▶ [What the task requires]: Repeat the part of the pipelined Echo client example between "fidl::Client<llcpp::fuchsia::examples::Echo> echo;" and "request on it.", inclusive, without any changes.

Despite having to initialize the channel first, the pipelined code is much simpler:

int main(int argc, const char** argv) {
  async::Loop loop(&kAsyncLoopConfigAttachToCurrentThread);
  async_dispatcher_t* dispatcher = loop.dispatcher();
  int num_responses = 0;

  auto svc = get_svc_directory();

  // Connect to the EchoLauncher protocol
  zx::channel server_end, client_end;
  ZX_ASSERT(zx::channel::create(0, &client_end, &server_end) == ZX_OK);
  ZX_ASSERT(fdio_service_connect_at(svc.get(), "fuchsia.examples.EchoLauncher",
                                    server_end.release()) == ZX_OK);
  fidl::Client<llcpp::fuchsia::examples::EchoLauncher> launcher(std::move(client_end), dispatcher);

  fidl::Client<llcpp::fuchsia::examples::Echo> echo;
  // Make a non-pipelined request to get an instance of Echo
  auto result = launcher->GetEcho("non pipelined: ", [&](zx::channel client_end) {
    // Take the channel to Echo in the response, bind it to the dispatcher, and
    // make an EchoString request on it.
    echo.Bind(std::move(client_end), dispatcher);
    echo->EchoString("hello!", [&](fidl::StringView resp) {
      std::string reply(resp.data(), resp.size());
      std::cout << "Got echo response " << reply << std::endl;
      if (++num_responses == 2) {
        loop.Quit();
      }
    });
  });
  ZX_ASSERT(result.ok());

  zx::channel se, ce;
  ZX_ASSERT(zx::channel::create(0, &ce, &se) == ZX_OK);
  // Make a pipelined request to get an instance of Echo
  ZX_ASSERT(launcher->GetEchoPipelined("pipelined: ", std::move(se)).ok());
  // A client can be initialized using the client end without waiting for a response
  fidl::Client<llcpp::fuchsia::examples::Echo> echo_pipelined(std::move(ce), dispatcher);
  echo_pipelined->EchoString("hello!", [&](fidl::StringView resp) {
    std::string reply(resp.data(), resp.size());
    std::cout << "Got echo response " << reply << std::endl;
    if (++num_responses == 2) {
      loop.Quit();
    }
  });

  loop.Run();
  return num_responses == 2 ? 0 : 1;
}

Unlike in the client tutorial, the async loop is run to completion once, which runs both non-pipelined and pipelined code concurrently in order to observe the order of operations. The client keeps track of the number of responses being received, so that it can quit the loop once no more messages from the server are expected.

▶ [Extracted material]:

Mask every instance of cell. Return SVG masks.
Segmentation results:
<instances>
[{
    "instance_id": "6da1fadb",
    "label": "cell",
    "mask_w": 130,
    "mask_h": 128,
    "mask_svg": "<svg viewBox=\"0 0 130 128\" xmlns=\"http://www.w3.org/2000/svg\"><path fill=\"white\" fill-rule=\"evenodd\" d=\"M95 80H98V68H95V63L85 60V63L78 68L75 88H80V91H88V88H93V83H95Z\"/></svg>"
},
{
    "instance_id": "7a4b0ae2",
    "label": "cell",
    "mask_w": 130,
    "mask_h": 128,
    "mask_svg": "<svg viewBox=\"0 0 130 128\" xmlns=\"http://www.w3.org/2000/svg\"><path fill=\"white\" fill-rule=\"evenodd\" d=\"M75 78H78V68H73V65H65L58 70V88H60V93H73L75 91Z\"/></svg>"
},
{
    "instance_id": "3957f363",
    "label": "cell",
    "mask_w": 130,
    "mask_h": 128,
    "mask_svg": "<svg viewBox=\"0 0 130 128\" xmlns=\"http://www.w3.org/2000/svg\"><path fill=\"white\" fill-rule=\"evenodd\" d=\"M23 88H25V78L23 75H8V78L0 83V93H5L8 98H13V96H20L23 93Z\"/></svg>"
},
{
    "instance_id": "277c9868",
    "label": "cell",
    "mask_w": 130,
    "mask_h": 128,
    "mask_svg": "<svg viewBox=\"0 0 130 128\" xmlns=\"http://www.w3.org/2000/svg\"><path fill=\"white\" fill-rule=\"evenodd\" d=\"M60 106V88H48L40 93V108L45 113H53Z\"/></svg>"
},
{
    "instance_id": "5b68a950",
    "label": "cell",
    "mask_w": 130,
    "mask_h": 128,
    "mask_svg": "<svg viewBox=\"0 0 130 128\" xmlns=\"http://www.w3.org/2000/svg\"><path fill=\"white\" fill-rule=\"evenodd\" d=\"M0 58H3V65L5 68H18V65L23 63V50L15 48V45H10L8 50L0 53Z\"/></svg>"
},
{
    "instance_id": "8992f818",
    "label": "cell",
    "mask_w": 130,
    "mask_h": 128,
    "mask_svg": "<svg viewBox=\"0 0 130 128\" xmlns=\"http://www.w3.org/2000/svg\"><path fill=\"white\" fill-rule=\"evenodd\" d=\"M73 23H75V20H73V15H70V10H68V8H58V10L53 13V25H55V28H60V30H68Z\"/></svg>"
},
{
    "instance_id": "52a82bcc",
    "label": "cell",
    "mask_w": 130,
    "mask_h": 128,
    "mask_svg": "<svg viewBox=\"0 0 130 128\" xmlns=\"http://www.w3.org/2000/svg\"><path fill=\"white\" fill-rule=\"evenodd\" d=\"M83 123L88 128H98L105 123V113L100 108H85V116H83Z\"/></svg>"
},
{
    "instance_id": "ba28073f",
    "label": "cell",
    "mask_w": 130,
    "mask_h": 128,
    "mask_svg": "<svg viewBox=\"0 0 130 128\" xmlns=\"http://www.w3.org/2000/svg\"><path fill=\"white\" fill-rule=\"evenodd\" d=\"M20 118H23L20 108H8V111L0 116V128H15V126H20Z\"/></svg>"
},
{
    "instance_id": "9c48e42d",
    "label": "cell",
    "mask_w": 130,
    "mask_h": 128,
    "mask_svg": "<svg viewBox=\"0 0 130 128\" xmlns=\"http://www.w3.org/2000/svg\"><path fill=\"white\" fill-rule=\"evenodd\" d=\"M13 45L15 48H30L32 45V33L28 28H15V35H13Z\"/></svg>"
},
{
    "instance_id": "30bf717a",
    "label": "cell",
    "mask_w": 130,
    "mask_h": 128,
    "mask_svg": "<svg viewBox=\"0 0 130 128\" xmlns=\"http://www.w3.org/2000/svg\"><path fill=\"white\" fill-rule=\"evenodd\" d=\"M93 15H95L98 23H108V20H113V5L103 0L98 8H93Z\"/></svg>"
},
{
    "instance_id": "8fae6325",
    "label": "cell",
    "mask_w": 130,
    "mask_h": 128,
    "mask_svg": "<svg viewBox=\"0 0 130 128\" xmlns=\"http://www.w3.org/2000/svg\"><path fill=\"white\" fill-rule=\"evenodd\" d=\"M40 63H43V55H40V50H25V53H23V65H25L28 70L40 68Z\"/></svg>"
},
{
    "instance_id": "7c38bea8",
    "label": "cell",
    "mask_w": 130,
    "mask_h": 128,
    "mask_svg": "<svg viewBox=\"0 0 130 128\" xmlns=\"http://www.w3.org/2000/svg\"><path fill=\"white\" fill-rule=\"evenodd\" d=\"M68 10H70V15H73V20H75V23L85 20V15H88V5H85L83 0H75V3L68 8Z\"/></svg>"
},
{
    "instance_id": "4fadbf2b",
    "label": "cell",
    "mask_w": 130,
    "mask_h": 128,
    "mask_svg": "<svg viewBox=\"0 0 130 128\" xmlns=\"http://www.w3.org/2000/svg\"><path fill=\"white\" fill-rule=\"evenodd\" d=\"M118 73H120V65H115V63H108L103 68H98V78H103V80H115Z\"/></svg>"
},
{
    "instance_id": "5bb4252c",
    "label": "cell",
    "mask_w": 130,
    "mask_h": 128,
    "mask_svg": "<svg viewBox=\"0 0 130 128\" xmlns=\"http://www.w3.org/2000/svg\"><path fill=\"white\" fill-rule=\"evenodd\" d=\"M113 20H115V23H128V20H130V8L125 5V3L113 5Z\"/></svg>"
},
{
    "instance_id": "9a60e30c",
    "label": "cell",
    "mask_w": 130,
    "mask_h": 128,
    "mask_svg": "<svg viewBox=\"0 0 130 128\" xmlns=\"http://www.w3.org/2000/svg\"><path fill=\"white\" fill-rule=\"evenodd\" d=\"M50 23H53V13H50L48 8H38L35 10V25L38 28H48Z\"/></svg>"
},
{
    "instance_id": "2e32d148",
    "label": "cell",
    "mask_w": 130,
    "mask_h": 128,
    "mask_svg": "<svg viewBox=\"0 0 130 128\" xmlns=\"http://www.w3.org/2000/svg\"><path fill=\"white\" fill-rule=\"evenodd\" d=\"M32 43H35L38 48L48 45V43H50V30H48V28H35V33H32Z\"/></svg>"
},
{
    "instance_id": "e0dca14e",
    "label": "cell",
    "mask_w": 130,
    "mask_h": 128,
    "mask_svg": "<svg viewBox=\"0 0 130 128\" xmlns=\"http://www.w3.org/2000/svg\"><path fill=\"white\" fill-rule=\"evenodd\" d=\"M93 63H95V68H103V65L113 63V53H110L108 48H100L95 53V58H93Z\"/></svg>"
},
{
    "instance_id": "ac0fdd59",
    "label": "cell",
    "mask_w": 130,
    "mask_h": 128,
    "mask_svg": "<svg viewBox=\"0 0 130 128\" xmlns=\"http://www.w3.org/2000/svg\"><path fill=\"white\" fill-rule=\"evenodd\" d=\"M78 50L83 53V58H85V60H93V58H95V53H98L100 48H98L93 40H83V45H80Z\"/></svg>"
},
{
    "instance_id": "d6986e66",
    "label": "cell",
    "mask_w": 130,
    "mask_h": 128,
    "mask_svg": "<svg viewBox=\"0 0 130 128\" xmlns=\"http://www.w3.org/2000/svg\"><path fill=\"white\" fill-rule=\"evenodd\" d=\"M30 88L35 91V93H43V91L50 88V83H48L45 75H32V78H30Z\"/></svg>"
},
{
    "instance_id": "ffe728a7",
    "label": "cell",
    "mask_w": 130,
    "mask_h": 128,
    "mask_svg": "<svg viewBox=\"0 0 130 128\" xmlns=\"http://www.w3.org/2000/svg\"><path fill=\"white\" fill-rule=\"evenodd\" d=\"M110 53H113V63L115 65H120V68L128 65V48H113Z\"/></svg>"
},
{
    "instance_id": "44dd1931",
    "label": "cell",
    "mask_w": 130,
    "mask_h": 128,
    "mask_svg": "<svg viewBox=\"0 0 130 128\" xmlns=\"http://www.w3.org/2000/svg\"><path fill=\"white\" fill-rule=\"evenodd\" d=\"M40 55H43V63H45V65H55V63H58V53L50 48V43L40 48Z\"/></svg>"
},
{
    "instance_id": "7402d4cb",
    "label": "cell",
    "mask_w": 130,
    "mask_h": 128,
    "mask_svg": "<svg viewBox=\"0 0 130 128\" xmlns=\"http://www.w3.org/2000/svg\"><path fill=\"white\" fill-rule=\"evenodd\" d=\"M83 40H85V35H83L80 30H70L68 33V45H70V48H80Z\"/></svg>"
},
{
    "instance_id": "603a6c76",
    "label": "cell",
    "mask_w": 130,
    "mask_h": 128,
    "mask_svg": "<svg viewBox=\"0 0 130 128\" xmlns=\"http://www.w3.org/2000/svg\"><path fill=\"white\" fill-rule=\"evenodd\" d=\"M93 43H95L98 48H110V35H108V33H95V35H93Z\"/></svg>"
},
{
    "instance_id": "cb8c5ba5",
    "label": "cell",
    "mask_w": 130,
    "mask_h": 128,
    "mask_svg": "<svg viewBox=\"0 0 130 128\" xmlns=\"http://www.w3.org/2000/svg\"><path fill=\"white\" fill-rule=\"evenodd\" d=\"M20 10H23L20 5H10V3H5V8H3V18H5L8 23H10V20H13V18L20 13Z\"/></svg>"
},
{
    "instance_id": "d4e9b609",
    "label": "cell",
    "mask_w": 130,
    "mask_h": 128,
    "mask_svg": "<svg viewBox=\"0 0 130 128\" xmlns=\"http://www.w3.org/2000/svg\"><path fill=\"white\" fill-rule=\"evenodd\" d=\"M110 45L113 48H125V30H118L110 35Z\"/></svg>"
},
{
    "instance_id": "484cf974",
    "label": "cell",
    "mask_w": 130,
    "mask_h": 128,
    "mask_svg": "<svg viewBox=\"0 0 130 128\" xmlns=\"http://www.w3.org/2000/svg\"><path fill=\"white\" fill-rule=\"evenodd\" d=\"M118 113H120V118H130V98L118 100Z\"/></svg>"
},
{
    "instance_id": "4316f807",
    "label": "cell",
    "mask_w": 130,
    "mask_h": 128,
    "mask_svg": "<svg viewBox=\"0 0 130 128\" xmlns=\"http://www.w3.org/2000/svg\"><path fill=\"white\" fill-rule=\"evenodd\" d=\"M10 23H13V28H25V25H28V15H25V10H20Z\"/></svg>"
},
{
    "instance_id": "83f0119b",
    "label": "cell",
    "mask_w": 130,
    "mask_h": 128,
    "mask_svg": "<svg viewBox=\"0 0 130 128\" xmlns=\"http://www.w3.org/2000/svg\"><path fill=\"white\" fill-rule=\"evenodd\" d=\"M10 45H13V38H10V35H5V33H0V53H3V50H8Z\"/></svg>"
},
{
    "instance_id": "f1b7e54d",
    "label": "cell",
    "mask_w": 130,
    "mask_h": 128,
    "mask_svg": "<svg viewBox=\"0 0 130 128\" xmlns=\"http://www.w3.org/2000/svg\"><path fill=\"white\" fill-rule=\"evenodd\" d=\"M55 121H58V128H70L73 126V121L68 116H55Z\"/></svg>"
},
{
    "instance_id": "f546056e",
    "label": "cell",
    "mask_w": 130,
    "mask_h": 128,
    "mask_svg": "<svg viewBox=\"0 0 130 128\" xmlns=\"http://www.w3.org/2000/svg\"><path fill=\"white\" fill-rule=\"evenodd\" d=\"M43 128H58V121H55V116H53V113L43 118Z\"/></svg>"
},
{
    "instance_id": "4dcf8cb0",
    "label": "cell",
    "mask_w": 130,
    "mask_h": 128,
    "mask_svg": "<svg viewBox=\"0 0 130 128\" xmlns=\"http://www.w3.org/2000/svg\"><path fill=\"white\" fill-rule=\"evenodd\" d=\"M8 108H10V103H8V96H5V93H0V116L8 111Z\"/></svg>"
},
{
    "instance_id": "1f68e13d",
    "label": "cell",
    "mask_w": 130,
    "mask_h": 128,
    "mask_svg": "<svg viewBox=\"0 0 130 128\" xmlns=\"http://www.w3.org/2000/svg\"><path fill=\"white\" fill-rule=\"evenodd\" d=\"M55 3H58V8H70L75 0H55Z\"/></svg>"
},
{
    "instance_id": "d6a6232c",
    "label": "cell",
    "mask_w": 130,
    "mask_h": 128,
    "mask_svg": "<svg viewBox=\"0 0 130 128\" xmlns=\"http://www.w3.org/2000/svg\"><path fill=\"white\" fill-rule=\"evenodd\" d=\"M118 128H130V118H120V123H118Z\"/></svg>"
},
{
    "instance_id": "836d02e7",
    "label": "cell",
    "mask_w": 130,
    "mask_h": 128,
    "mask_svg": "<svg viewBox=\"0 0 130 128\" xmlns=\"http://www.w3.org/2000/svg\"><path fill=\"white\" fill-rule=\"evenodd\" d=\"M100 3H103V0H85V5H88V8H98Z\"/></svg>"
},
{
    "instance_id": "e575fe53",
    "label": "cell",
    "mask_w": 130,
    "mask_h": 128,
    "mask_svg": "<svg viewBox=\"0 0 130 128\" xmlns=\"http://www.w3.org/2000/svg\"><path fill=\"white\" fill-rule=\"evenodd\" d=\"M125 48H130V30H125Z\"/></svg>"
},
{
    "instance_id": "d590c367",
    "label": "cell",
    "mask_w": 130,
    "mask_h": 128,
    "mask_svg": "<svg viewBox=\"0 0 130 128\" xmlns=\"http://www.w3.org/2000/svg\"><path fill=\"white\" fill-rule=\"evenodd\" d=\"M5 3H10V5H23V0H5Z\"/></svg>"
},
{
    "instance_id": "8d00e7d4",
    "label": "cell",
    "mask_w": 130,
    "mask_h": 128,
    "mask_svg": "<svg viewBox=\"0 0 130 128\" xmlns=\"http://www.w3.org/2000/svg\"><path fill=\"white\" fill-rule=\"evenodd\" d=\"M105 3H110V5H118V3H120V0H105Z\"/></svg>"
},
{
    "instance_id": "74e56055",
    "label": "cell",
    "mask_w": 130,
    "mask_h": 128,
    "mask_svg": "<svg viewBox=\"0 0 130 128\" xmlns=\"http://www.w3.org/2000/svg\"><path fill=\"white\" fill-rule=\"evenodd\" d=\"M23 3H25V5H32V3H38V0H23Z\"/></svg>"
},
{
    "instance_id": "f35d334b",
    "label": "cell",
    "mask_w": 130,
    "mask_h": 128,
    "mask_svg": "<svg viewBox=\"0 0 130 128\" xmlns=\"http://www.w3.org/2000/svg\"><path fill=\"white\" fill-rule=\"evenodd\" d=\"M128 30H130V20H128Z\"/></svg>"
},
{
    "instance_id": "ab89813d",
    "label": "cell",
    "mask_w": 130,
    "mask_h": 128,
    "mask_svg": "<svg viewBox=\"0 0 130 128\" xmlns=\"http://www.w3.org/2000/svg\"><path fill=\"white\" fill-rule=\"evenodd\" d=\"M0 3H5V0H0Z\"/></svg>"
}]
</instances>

▶ [Response for this exercise]:
fidl::Client<llcpp::fuchsia::examples::Echo> echo;
  // Make a non-pipelined request to get an instance of Echo
  auto result = launcher->GetEcho("non pipelined: ", [&](zx::channel client_end) {
    // Take the channel to Echo in the response, bind it to the dispatcher, and
    // make an EchoString request on it.